We all have one or two friends who are expert on the social art of name-dropping. You know the ones that talk a thousand words a minute, and give you so much information in 60 seconds to make your head twirl. It doesn’t really matter whether it is true or not. It’s just totally entertaining.

It normally goes like this: ‘How are you, how are you? Kiss, kiss. I went to a dinner last night and sat next to Diane. Talked to Barry for a bit but was not totally fun. Then Henry and Marie-Jose mentioned something about Casa de Campo and we all chatted about Harbour Island and Mustique. Have you been? You have to get invited. Across the table, Carolina and Reinaldo were talking about how hard it is to get a good cook and whispering that they are trying to steal Diana’s who makes this amazing chocolate cake that everyone is in love with. Fun dinner, but the food was horrible. Then for lunch I went to Susan’s. Valentino was there, looking rather old, I must say. His boyfriend Giancarlo had so much make up on he left a big spot on my white blouse. Elle looked divine and I think she must have something with Hugh; they couldn’t take their eyes (and hands) of each other. Humm. What are you doing this weekend? Mike invited me to Bermuda.- Don’t know what I am going to do, all he does is play golf but I think Micheal and Catherine will be there, so I’ll see them. Cameron is so much better. What about Springbreak? I’m debating between Tulum and St. Barts. Chris takes a house in Tulum every year and it is super fun. Tory, Gigi and Carol come with their children. St.Barts is also great fun, so I may just do half and half.- How about you? Did I tell you about Thanksgiving? This will amuse you. I went to Martha’s. She cooked an a-mazing dinner for 10 (with 3 people behind her to help) and then something awful happened. One guest was invited with a plus one and Martha didn’t have enough chairs! Can you imagine? Martha didn’t have enough chairs! Anyway, the couple left. It was lovely to see you.- you look great. Kiss, kiss.”

And so on and so forth.

I must say that I am totally amused by these friends, specially when I know that yes, it is true they were invited and participated in all of these events. The social gossip is just charming, not malicious and totally humorous.

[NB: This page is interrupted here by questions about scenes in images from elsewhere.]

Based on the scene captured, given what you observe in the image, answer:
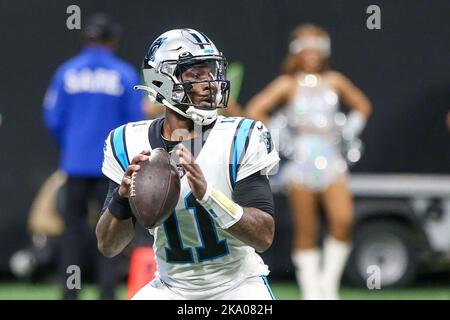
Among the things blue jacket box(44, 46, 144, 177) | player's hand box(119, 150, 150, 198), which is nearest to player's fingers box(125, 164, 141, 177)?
player's hand box(119, 150, 150, 198)

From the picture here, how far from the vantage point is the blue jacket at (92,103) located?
7.34 meters

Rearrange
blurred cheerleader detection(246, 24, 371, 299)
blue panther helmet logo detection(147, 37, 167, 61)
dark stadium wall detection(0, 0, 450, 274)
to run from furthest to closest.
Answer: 1. dark stadium wall detection(0, 0, 450, 274)
2. blurred cheerleader detection(246, 24, 371, 299)
3. blue panther helmet logo detection(147, 37, 167, 61)

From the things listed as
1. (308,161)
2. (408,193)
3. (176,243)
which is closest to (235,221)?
(176,243)

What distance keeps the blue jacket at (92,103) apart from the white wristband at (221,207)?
11.1ft

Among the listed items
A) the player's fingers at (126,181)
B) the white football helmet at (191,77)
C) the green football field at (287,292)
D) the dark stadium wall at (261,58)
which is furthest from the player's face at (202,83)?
the dark stadium wall at (261,58)

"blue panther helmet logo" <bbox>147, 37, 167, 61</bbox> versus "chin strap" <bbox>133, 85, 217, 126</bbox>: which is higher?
"blue panther helmet logo" <bbox>147, 37, 167, 61</bbox>

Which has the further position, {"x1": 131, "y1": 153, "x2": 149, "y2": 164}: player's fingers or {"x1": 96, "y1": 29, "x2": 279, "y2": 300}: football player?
{"x1": 96, "y1": 29, "x2": 279, "y2": 300}: football player

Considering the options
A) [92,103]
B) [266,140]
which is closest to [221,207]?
[266,140]

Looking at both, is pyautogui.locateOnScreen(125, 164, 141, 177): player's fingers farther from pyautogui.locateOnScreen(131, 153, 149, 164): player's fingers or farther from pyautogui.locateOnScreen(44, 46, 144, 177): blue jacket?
pyautogui.locateOnScreen(44, 46, 144, 177): blue jacket

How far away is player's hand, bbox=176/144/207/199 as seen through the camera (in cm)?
386

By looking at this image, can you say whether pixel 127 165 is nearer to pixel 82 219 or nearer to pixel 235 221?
pixel 235 221

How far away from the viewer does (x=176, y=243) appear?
13.9 feet

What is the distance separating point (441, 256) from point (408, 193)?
548mm

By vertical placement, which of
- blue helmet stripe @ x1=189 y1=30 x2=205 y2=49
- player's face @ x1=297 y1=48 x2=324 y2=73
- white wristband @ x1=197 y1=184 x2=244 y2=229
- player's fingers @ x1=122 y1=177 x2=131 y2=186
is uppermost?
player's face @ x1=297 y1=48 x2=324 y2=73
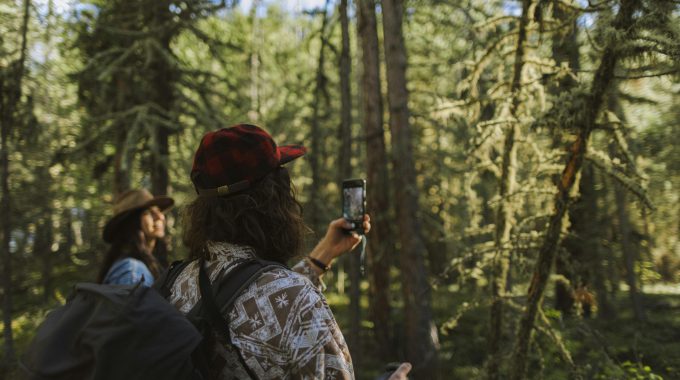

And then there are the other ones, you know the ones, we all know people like this too, that wish they had been invited, hoped they had been included, are desperate to be part of the group and just repeat the gossip with no first hand experience. They twist the charm to maliciousness, add their two cents to criticize and make fun of people just for the sheer pleasure of beign nasty. Those are the people that name-drop with anger and bitterness. They are not fun and, frankly, they have no social graces. They are so desperate to be accepted that they make up malicious stories to engrace themselves with the group. They think its funny. The rest of the world doesn’t. What they don’t understand is that it is a total turn-off and everyone makes a mental note to not be around them.

My other favorite name-dropper person is the one that is constantly trying to be photographed with “famous” people. They are totally open about their obsession and, frankly, are incredibly proud of themselves. They are the ones that will jump across a room full of people to stand next to some one with any degree of fame in the hopes that some photographer takes their picture. The same person will push you away at a drinks party and will step on your toes in the mad rush to celebrity spotting. This person is obssesed with fitting in, with becoming part of the group, with beign considered. 

Generally, this person is totally innofensive and in a way laughable in their relentless and ridiculous social climbing. It does, however, become more problematic when they believe their own lies. You have seen them around right? A friend sent me a photo posted on instagram of someone claiming that her sweet, darling grandfather was sitting with President Bush.- The problem was that President Bush was nowhere to be seen in the photo. I mean, really, if you are going to name drop, for God’s sake just do it right!